We will see a bit later how we can combine different strategies together, however what is important now, is that it’s actually final strategy, when any other strategy does not apply or any other strategy has failed.

This can be implemented by simply acknowledging the Message and moving forward, therefore from technical side it can work the same as succesfull processing.

/** RabbitMQ Consumer example */ 
#[RabbitConsumer( 
    endpointId: 'transaction_handler',  
    queueName: 'transactions',  
    /** Discarding Messages after failure */ 
    finalFailureStrategy: FinalFailureStrategy::IGNORE 
)] 
public function processTransactionEvent(TransactionEvent $event): void 
{ 
    // Handle Transaction Event 
} 
 
/** Kafka Consumer example */ 
#[KafkaConsumer( 
    endpointId: 'transaction_handler',  
    topics: 'transactions',  
    /** Discarding Messages after failure */ 
    finalFailureStrategy: FinalFailureStrategy::IGNORE 
)] 
public function processTransactionEvent(TransactionEvent $event): void 
{ 
    // Handle Transaction Event 
}

You can read more about final failure strategies here.

Deduplication (Idempotency)

With idempotency, a message that was already processed will be ignored if it appears again.
This protects us from duplicates caused by app failures or broker hiccups.
That’s why idempotency must be part of every Message Broker integration, regardless of which recovery strategy we use.

Message will be redelivered, as failed to be acknowledge in the Broker

Use case

There are no limits in context of using idempotency, in general we should strive to achieve it no matter if we are dealing with “write” / “read” or shared Channels.
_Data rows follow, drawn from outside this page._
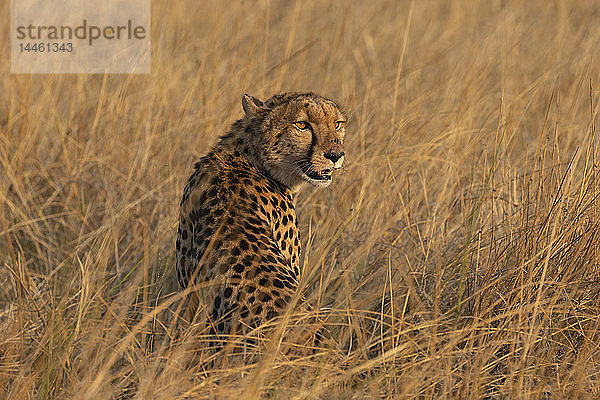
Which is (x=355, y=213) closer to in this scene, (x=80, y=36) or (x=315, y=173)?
(x=315, y=173)

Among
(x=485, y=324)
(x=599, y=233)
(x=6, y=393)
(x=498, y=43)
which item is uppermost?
(x=498, y=43)

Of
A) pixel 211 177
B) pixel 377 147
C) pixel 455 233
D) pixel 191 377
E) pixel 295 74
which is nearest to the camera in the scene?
pixel 191 377

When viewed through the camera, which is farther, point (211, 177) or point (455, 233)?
point (455, 233)

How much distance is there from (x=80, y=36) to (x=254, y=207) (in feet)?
10.2

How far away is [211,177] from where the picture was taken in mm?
3137

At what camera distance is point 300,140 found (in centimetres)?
335

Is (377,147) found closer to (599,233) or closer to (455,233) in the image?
(455,233)

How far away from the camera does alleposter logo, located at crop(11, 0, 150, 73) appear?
200 inches

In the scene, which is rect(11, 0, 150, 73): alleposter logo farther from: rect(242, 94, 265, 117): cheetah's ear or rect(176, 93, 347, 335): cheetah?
rect(176, 93, 347, 335): cheetah

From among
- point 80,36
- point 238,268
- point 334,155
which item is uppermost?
point 80,36

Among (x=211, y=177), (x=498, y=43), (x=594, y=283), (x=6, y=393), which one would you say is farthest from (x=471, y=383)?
(x=498, y=43)

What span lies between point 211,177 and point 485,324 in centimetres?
112

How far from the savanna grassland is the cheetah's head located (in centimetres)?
33

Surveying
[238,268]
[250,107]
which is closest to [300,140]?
[250,107]
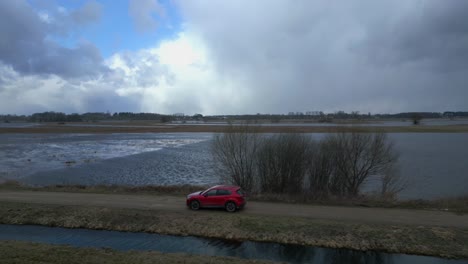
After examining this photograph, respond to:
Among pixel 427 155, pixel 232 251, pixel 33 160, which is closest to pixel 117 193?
pixel 232 251

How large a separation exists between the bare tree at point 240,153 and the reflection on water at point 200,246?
1465cm

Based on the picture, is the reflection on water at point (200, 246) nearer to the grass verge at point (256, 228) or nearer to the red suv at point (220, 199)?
the grass verge at point (256, 228)

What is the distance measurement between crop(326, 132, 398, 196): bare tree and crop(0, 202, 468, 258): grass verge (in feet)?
41.0

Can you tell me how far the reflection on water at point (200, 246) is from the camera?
48.2 feet

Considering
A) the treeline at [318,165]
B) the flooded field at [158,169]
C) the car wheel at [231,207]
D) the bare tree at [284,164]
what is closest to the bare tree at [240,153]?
the treeline at [318,165]

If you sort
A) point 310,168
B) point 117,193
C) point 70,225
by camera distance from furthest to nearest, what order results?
point 310,168 < point 117,193 < point 70,225

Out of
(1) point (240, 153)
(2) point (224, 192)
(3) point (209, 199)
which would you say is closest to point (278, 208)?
(2) point (224, 192)

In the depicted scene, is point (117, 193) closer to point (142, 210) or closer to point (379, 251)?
point (142, 210)

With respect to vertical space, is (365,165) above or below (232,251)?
above

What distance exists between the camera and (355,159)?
98.2 ft

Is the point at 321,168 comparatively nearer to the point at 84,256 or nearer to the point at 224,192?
the point at 224,192

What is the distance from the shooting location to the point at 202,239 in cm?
1669

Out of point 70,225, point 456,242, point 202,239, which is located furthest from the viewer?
point 70,225

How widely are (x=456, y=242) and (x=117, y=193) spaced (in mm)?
21929
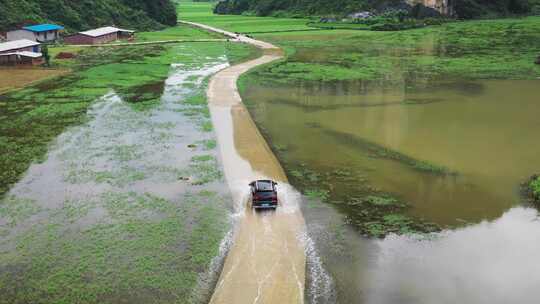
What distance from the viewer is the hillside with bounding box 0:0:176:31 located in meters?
98.4

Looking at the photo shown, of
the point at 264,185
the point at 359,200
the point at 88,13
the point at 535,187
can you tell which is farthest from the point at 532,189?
the point at 88,13

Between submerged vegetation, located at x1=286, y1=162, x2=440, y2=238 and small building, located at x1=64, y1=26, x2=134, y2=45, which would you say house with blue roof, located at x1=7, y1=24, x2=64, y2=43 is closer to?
small building, located at x1=64, y1=26, x2=134, y2=45

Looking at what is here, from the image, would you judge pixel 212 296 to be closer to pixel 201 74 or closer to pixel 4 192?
pixel 4 192

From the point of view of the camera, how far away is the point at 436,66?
69.2 metres

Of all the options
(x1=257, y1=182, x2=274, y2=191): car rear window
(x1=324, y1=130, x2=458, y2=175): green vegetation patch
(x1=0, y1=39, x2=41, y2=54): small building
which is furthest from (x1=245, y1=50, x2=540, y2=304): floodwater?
(x1=0, y1=39, x2=41, y2=54): small building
If we want to ensure no Messages will be handled twice, this is our way to do it.

There are different ways to achieve deduplication, depending on the situation:
1. If we call an external service (e.g., a payment provider), it may support idempotency keys.
2. In some cases the application itself can ignore repeated actions (e.g., if a customer is already blocked, skip blocking again).
3. The final option is deduplication at the Message Framework level

Point one and two have to be implemented per feature, and will be specific to actual solution we build. However third option is feature agnostic and is more of architecture level solution, which can be applied to different features, and this one we will actually discuss now.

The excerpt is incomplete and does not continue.